------ Textauszug

Wie motiviertes Handeln aus wissenschaftlicher Sicht einsetzt, habe ich an gleicher Stelle vor einem Jahr zu erläutern versucht. Motivationsforscher Gollwitzer (1999) legt uns nahe, einen „simple plan“ zu entwickeln, der unseren getroffenen Verhaltensvorsatz in enger Verbindung mit vorausgeplanten Handlungsstrategien definiert.
http://die-sportpsychologen.ch/2015/12/22/dr-hanspeter-gubelmann-scheitern-sie-2016-erfolgreicher/
Mit der Idee, etwas «passend Unpassendes» als Vorsatz für 2017 zu propagieren, schlage ich nun eine andere, vergleichsweise unkonventionelle Vorgehensweise vor. Diese möchte ich anschliessend am Beispiel eines Eigenversuchs darstellen und praxisnah erläutern.
Der Einstieg: Cycling Greater Yellowstone
Am Anfang einer Veränderung steht im Sport häufig eine Zäsur. In meinem Fall bestand diese in einer schwerwiegenden Knieverletzung, die ich mir vor zwei Jahren zugezogen hatte. Wie jeder sportlich ambitionierte Mensch erlebte ich diese Situation als einschneidend und emotional belastend. Mein Vorteil als Sportpsychologe bestand aber darin, dass ich wusste, welchen Nutzen mir die mentale Rehabilitation einer Sportverletzung bereiten könnte (vgl. Marcolli 2002). Entsprechend wollte ich mir ein neues sportliches Ziel setzen und dieses mit einem massgeschneiderten Plan (in Anlehnung an Gollwitzer) in Angriff nehmen. Passend zu meinem bisherigen sportlichen Tun war, Leistungsziele zu priorisieren. Deshalb zielte mein allererster Plan darauf ab, ein ziemlich anspruchsvolles Mountainbike-Eintagesrennen, das Pierre’s Hole 100miles Bike Race, in den Rocky Mountains zu bestreiten, notabene an der Seite eines amerikanischen Mountainbike-Champions. Unpassend für mich damals war, wie ich diesen Plan zugunsten eines ganzen anderen Events umstiess.

------------

■ Zu erledigende Aufgaben:
- a) Welches Mountainbike-Rennen in den Rocky Mountains wollte die schreibende Person laut dem Textauszug mit dem allerersten Plan bestreiten?
- b) Finde alle Zeilen der Datensätze, in denen das Wort „lies“ vorkommt, und gib sie wieder, wobei Groß- und Kleinschreibung zu beachten ist.
Der Textauszug und die Datensätze stammen aus unterschiedlichen Quellen.

------ Eingabedaten

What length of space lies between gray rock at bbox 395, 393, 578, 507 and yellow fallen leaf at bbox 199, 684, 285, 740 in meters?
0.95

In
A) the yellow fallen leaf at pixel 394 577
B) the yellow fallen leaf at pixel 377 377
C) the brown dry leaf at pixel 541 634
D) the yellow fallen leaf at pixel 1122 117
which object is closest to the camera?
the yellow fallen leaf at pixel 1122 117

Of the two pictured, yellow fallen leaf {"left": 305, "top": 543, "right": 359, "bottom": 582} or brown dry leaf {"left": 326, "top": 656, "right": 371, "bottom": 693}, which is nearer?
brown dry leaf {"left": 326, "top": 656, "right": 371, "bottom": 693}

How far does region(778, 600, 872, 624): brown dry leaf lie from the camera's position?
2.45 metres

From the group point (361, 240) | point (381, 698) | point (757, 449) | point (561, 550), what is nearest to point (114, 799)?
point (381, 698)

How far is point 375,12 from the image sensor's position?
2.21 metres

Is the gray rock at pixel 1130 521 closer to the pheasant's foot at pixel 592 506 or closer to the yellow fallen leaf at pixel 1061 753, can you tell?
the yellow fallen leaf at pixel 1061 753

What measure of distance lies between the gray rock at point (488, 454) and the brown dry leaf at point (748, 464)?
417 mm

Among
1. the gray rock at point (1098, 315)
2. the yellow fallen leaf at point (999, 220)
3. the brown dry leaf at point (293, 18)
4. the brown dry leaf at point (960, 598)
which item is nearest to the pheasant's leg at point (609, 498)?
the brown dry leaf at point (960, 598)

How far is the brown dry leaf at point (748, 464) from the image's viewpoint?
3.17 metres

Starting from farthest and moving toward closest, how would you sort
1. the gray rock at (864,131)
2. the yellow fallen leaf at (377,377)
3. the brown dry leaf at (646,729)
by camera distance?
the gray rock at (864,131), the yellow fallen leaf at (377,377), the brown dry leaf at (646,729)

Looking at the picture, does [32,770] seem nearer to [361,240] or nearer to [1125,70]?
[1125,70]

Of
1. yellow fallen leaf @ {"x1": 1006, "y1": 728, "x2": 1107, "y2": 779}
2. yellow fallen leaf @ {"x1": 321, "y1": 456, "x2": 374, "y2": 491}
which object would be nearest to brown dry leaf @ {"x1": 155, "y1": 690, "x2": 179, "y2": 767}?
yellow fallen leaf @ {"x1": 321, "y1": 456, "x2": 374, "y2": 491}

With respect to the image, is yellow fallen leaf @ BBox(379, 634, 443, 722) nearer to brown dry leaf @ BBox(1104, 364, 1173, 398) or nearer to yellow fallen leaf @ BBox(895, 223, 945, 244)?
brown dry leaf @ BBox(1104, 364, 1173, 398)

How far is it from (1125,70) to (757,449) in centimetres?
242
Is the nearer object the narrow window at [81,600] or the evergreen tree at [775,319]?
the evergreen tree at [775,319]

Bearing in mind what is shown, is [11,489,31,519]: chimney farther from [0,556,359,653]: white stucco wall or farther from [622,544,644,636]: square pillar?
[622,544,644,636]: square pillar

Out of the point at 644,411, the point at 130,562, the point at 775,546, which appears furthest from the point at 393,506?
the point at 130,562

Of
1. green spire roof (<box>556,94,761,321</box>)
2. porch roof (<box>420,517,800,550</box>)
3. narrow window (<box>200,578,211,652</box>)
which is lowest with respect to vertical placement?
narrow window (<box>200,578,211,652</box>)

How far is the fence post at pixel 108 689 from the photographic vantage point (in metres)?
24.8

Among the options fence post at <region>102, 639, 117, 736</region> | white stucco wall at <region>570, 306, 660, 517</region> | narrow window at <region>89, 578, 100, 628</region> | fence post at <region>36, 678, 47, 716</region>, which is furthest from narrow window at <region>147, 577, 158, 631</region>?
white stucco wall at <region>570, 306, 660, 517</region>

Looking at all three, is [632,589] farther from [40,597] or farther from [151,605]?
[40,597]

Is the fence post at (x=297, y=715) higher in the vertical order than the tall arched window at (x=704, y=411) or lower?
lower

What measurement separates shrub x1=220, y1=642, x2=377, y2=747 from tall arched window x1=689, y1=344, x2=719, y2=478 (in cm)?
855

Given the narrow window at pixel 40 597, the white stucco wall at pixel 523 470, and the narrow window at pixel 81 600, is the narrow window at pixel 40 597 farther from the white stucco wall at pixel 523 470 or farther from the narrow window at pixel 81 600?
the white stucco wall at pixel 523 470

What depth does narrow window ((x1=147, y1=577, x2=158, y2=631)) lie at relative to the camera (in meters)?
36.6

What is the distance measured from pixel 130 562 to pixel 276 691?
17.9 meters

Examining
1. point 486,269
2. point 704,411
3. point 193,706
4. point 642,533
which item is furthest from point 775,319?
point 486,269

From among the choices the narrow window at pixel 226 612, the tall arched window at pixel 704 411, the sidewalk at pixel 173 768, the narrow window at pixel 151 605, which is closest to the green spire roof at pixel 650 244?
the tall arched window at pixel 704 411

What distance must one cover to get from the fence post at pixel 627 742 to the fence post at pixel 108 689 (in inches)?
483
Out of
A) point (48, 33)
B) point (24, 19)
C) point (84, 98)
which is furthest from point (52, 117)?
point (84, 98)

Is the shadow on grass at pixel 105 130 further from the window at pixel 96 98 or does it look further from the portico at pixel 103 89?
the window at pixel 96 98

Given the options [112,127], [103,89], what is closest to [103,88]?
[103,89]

------------

■ Lösungen pro Aufgabe:
- a) Das Pierre’s Hole 100miles Bike Race.

- b)
What length of space lies between gray rock at bbox 395, 393, 578, 507 and yellow fallen leaf at bbox 199, 684, 285, 740 in meters?
What measure of distance lies between the gray rock at point (488, 454) and the brown dry leaf at point (748, 464)?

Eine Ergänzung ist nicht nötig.